_WHAT YOU ARE ASKED TO DO_. Copy the rows below word for word, starting at the line containing "Between the two" and ending at the last row.

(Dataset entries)
## Start

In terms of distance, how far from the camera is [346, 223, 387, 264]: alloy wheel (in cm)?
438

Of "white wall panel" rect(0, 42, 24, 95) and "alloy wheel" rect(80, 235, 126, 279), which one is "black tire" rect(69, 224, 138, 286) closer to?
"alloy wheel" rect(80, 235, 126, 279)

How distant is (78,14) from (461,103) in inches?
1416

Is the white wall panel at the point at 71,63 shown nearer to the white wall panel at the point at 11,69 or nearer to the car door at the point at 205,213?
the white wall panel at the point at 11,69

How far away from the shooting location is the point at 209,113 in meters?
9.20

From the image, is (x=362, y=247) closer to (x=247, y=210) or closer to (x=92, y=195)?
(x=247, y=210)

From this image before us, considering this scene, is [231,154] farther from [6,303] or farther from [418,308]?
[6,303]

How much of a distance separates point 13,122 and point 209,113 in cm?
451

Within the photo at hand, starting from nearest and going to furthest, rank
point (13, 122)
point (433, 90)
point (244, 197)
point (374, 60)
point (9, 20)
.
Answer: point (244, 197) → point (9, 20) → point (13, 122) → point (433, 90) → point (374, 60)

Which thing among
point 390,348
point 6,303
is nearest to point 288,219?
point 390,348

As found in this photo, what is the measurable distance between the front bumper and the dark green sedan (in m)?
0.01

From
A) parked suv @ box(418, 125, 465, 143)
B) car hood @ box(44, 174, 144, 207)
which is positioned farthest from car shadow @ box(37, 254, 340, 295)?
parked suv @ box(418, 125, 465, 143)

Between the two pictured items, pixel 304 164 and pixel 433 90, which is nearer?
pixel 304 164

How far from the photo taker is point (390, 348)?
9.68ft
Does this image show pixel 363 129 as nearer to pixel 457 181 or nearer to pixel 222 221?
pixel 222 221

## End

_ANSWER TO THE PROBLEM_.
Between the two pictured items, pixel 304 164 and pixel 433 90, which is nearer?
pixel 304 164

How far from the photo taker is point (390, 348)?
9.68ft
Does this image show pixel 363 129 as nearer to pixel 457 181 or nearer to pixel 222 221?
pixel 222 221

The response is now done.